Saudi menyatakan mereka telah mencapai kesepakatan awal dengan perusahaan pertahanan, industri manufaktur, dan perusahaan minyak dari AS dalam sebuah pertemuan CEO Forum AS-Arab Saudi di Riyadh. Komitmen kerjasama ini akan membantu rencana negara kaya minyak itu melakukan modernisasi dan diversifikasi ekonominya.
Komitmen kerjasama itu juga termasuk di dalamnya investasi US$ 12 miliar kilang AS milik Motiva Enterprises, anak usaha Saudi Aramco. Transaksi besar ini juga jadi bagian usaha Trump agar 3 industri tersebut bisa 'pulang kampung' ke AS.
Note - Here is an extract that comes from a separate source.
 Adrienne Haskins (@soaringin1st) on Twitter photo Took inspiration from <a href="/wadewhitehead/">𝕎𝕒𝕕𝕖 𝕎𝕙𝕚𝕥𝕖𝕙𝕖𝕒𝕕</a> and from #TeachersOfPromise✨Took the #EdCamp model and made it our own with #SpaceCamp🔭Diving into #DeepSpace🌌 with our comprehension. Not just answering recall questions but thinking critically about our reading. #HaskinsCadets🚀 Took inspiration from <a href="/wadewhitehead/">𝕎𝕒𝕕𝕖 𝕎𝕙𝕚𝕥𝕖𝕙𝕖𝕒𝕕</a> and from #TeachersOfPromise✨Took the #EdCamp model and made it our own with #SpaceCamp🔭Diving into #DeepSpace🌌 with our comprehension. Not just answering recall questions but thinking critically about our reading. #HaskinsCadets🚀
Kesepakatan ini terjadi sebelum Trump dan Raja Arab Saudi, Salman bin Abdul Aziz, melakukan upacara seremonial di Royal Court, dengan sejumlah CEO dari AS berjalan di tengah sebuah ruangan luas untuk bertukar dokumen bersampul kulit dengan para menteri Saudi sebagai tanda tercapainya kesepakatan.
Sementara duduk di ujung ruangan Raja Salman yang kemudian diikuti Trump yang duduk di sebelahnya. Raut muka Trump terlihat cukup kelelahan setelah menempuh perjalanan panjang dari AS, sebelum kemudian menebar senyum dan bertepuk tangan saat seremonial pertukaran tersebut.
Secara terpisah, Trump juga menandatangani kesepakatan hampir US$ 110 miliar terkait sektor pertahanan dengan Saudi. Di mana kedua negara sudah lama terjalin persekutuan dalam militer.